__TASK GOAL__.
Your task is to show every line in the listing below that includes "Tanzania".
--- TASK INPUTS ---
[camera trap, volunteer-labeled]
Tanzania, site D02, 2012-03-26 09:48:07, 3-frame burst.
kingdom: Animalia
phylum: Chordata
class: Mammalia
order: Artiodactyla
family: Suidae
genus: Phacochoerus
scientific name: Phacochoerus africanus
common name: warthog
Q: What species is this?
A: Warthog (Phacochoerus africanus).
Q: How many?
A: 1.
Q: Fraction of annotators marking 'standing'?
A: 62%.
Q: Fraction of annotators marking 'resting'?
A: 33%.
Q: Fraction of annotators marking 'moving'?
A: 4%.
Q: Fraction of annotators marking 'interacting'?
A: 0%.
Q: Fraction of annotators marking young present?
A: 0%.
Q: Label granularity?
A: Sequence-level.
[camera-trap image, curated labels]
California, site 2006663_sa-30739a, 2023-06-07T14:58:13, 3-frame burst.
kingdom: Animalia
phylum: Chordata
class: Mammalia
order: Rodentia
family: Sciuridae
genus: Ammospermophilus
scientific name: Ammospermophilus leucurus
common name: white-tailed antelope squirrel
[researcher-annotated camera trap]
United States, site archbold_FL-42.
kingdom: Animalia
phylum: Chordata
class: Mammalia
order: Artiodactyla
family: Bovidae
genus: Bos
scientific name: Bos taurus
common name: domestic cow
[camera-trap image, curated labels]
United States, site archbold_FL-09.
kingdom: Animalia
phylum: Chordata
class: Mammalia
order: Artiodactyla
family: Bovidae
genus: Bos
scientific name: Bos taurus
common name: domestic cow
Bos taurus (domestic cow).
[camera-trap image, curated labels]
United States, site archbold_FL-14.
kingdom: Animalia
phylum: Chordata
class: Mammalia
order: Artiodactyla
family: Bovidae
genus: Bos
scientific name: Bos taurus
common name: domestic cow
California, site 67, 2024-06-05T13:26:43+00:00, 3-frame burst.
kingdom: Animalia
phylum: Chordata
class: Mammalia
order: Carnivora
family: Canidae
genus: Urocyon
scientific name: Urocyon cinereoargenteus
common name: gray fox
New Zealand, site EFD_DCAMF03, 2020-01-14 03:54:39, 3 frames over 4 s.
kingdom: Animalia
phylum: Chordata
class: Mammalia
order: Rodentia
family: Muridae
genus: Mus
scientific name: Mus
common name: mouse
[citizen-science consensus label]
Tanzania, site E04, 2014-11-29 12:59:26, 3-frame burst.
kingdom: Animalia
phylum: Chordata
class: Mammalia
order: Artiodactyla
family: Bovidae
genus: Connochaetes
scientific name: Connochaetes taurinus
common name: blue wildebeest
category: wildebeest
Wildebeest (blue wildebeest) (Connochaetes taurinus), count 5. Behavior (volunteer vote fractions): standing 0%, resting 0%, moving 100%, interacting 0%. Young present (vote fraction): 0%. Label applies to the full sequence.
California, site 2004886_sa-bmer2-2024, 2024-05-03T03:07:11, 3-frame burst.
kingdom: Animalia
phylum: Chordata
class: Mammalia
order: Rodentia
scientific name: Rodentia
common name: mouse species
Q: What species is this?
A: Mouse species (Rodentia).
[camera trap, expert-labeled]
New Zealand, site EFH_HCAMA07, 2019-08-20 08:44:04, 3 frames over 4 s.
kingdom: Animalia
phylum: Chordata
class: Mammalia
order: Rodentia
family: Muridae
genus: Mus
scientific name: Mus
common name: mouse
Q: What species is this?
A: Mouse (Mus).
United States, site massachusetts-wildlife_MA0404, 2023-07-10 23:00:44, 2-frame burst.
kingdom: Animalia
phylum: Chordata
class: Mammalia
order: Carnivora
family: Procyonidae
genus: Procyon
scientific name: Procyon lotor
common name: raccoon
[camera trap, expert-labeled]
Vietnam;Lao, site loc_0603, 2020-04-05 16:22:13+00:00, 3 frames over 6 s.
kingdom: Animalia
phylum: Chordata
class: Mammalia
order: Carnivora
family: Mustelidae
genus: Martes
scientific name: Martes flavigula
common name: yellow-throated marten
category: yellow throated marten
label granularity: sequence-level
---
__RESPONSE AREA__.
Tanzania, site D02, 2012-03-26 09:48:07, 3-frame burst.
Tanzania, site E04, 2014-11-29 12:59:26, 3-frame burst.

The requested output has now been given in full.